◆ Problem details ◆
Make an exact copy of each entry, leaving out every picture.

◆ Dataset rows ◆
··········

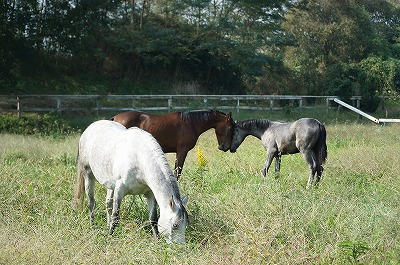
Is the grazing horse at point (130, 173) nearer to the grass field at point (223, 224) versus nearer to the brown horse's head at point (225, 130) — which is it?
the grass field at point (223, 224)

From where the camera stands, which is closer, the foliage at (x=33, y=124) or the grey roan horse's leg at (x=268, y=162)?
the grey roan horse's leg at (x=268, y=162)

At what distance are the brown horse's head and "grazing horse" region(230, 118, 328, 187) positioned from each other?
146mm

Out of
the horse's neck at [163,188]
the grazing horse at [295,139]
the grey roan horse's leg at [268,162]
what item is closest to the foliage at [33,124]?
the grazing horse at [295,139]

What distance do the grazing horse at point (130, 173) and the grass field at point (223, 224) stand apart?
164mm

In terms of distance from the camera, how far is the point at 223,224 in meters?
5.79

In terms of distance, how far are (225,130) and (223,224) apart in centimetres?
493

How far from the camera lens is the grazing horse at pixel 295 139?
9578mm

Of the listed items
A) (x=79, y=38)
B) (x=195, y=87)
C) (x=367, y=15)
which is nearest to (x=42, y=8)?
(x=79, y=38)

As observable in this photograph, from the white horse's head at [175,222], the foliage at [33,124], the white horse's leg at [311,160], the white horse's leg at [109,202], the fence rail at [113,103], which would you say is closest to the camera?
the white horse's head at [175,222]

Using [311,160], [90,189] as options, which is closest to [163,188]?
[90,189]

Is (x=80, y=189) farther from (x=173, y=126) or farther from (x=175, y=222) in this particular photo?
(x=173, y=126)

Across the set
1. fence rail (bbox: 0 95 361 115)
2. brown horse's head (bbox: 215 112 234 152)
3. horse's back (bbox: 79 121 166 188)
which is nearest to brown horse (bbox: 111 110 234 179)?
brown horse's head (bbox: 215 112 234 152)

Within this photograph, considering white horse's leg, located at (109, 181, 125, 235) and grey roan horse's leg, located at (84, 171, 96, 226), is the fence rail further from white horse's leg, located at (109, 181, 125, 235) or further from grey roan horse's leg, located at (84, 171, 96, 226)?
white horse's leg, located at (109, 181, 125, 235)

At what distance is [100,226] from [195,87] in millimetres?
20659
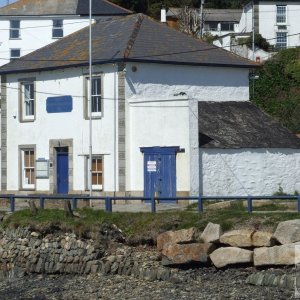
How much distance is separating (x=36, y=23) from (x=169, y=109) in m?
37.4

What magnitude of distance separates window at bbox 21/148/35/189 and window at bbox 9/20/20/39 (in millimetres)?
32494

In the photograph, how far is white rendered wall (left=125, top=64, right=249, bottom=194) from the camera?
120ft

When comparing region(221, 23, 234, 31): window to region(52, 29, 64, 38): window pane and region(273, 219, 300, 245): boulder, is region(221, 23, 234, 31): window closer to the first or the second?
region(52, 29, 64, 38): window pane

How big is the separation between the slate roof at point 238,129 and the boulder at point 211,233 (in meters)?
11.1

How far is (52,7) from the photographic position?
72688 mm

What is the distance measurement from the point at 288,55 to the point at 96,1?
19.3m

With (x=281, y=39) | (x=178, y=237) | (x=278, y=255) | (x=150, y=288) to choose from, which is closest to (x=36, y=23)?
(x=281, y=39)

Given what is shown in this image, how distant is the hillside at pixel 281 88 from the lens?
172 feet

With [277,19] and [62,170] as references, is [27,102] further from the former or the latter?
[277,19]

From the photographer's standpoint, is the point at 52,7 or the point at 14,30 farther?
the point at 14,30

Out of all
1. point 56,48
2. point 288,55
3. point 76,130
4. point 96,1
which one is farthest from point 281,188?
point 96,1

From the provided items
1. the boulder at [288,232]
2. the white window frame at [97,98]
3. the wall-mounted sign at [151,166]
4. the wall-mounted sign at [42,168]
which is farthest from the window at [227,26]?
the boulder at [288,232]

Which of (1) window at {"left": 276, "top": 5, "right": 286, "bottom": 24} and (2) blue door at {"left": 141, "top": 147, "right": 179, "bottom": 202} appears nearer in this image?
(2) blue door at {"left": 141, "top": 147, "right": 179, "bottom": 202}

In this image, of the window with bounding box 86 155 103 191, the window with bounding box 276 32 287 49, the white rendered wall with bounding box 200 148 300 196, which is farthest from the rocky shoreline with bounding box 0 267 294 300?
the window with bounding box 276 32 287 49
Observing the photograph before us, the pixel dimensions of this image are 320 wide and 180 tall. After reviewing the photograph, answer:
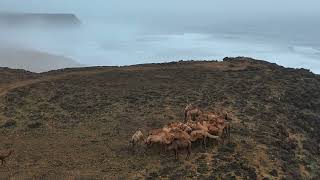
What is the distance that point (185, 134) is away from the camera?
78.8ft

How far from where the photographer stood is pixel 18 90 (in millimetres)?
33938

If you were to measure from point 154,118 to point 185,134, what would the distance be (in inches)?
249

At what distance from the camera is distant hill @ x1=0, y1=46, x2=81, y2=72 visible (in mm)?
95000

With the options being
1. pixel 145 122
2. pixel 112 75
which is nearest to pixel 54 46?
pixel 112 75

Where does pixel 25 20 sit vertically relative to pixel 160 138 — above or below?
above

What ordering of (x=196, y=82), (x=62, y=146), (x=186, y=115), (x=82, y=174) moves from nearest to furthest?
1. (x=82, y=174)
2. (x=62, y=146)
3. (x=186, y=115)
4. (x=196, y=82)

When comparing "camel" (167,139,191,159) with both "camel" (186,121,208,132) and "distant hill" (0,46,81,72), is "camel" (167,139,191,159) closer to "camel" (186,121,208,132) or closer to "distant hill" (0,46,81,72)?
"camel" (186,121,208,132)

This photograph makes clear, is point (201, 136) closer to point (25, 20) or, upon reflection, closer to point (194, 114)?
point (194, 114)

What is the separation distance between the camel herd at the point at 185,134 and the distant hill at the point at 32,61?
69.5 m

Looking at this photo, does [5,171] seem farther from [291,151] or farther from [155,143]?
[291,151]

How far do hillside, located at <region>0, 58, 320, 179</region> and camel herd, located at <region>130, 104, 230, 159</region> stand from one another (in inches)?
19.1

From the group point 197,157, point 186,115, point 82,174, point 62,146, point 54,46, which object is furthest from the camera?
point 54,46

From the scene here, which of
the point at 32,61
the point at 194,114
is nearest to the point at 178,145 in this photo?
the point at 194,114

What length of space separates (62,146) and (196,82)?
15.1 m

··········

◆ Finished task ◆
Is the grazing horse at point (130, 173) nearer to the grass field at point (223, 224) versus nearer to the brown horse's head at point (225, 130) — which is it?
the grass field at point (223, 224)

From where the camera stands, which is closer, the foliage at (x=33, y=124) or the grey roan horse's leg at (x=268, y=162)?
the grey roan horse's leg at (x=268, y=162)

At what distance are the brown horse's head and "grazing horse" region(230, 118, 328, 187) positioned from each other?
146mm

Out of
the horse's neck at [163,188]
the grazing horse at [295,139]
the grey roan horse's leg at [268,162]
what item is closest to the foliage at [33,124]?
the grazing horse at [295,139]

What distance do the grazing horse at point (130, 173) and the grass field at point (223, 224) stand apart?
164mm

In terms of distance from the camera, how far is the point at 223,224 in meters?
5.79

In terms of distance, how far are (225,130) and (223,224) apart in centimetres?
493

How far from the camera lens is the grazing horse at pixel 295 139?
9578mm

Of the listed items
A) (x=79, y=38)
B) (x=195, y=87)
C) (x=367, y=15)
which is nearest to (x=42, y=8)?
(x=79, y=38)

As observable in this photograph, from the white horse's head at [175,222], the foliage at [33,124], the white horse's leg at [311,160], the white horse's leg at [109,202], the fence rail at [113,103], which would you say is closest to the camera?
the white horse's head at [175,222]

Using [311,160], [90,189] as options, which is closest to [163,188]?
[90,189]

Is (x=80, y=189) farther from (x=173, y=126) or farther from (x=175, y=222) in this particular photo?
(x=173, y=126)

Across the set
1. fence rail (bbox: 0 95 361 115)
2. brown horse's head (bbox: 215 112 234 152)
3. horse's back (bbox: 79 121 166 188)
which is nearest to brown horse (bbox: 111 110 234 179)?
brown horse's head (bbox: 215 112 234 152)

Within this photograph, considering white horse's leg, located at (109, 181, 125, 235) and grey roan horse's leg, located at (84, 171, 96, 226), is the fence rail further from white horse's leg, located at (109, 181, 125, 235) or further from grey roan horse's leg, located at (84, 171, 96, 226)?
white horse's leg, located at (109, 181, 125, 235)

At what distance is [100,226] from [195,87] in millimetres?
20659
How much distance is separating (x=36, y=23) from (x=169, y=109) in m?
37.4

What magnitude of distance separates window at bbox 21/148/35/189 and window at bbox 9/20/20/39 (in millimetres)?
32494

In the photograph, how far is white rendered wall (left=125, top=64, right=249, bottom=194) from the camera?
120ft

When comparing region(221, 23, 234, 31): window to region(52, 29, 64, 38): window pane and region(273, 219, 300, 245): boulder, is region(221, 23, 234, 31): window closer to the first or the second?
region(52, 29, 64, 38): window pane

How big is the separation between the slate roof at point 238,129 and the boulder at point 211,233 (in meters)?
11.1

How far is (52,7) from the photographic position?
72688 mm

What is the distance measurement from the point at 288,55 to the point at 96,1?
19.3m

With (x=281, y=39) | (x=178, y=237) | (x=278, y=255) | (x=150, y=288) to choose from, which is closest to (x=36, y=23)?
(x=281, y=39)

Given what is shown in this image, how distant is the hillside at pixel 281 88 from the lens?
172 feet

With [277,19] and [62,170] as references, is [27,102] further from the former or the latter?
[277,19]

From the photographer's standpoint, is the point at 52,7 or the point at 14,30 farther?
the point at 14,30

Out of all
1. point 56,48
2. point 288,55
3. point 76,130
4. point 96,1
which one is farthest from point 281,188?
point 96,1

From the provided items
1. the boulder at [288,232]
2. the white window frame at [97,98]
3. the wall-mounted sign at [151,166]
4. the wall-mounted sign at [42,168]
which is farthest from the window at [227,26]?
the boulder at [288,232]

Which of (1) window at {"left": 276, "top": 5, "right": 286, "bottom": 24} and (2) blue door at {"left": 141, "top": 147, "right": 179, "bottom": 202} appears nearer in this image?
(2) blue door at {"left": 141, "top": 147, "right": 179, "bottom": 202}

In this image, of the window with bounding box 86 155 103 191, the window with bounding box 276 32 287 49, the white rendered wall with bounding box 200 148 300 196, which is farthest from the rocky shoreline with bounding box 0 267 294 300?
the window with bounding box 276 32 287 49
Observing the photograph before us, the pixel dimensions of this image are 320 wide and 180 tall. After reviewing the photograph, answer:
What is the distance that point (185, 134) is away from the camera?
78.8ft

How far from where the photographer stood is pixel 18 90 (in millimetres)?
33938

If you were to measure from point 154,118 to point 185,134, what would the distance be (in inches)?
249

At what distance from the camera is distant hill @ x1=0, y1=46, x2=81, y2=72 visible (in mm)?
95000

With the options being
1. pixel 145 122
2. pixel 112 75
which is nearest to pixel 54 46?
pixel 112 75

Where does pixel 25 20 sit vertically relative to pixel 160 138 — above or below?
above

What ordering of (x=196, y=82), (x=62, y=146), (x=186, y=115), (x=82, y=174) moves from nearest to furthest?
1. (x=82, y=174)
2. (x=62, y=146)
3. (x=186, y=115)
4. (x=196, y=82)

When comparing "camel" (167,139,191,159) with both "camel" (186,121,208,132) and "distant hill" (0,46,81,72), is "camel" (167,139,191,159) closer to "camel" (186,121,208,132) or closer to "distant hill" (0,46,81,72)?
"camel" (186,121,208,132)

This photograph makes clear, is point (201, 136) closer to point (25, 20) or, upon reflection, closer to point (194, 114)?
point (194, 114)

What is the separation distance between the camel herd at the point at 185,134 and the distant hill at the point at 32,61?
69.5 m

Looking at this photo, does [5,171] seem farther from [291,151] or farther from [155,143]?
[291,151]

How far do hillside, located at <region>0, 58, 320, 179</region> and camel herd, located at <region>130, 104, 230, 159</region> stand from one another (in inches)?
19.1

From the group point 197,157, point 186,115, point 82,174, point 62,146, point 54,46, which object is furthest from the camera?
point 54,46

From the scene here, which of
the point at 32,61
the point at 194,114
is nearest to the point at 178,145 in this photo?
the point at 194,114

What length of space separates (62,146) and (196,82)?
15.1 m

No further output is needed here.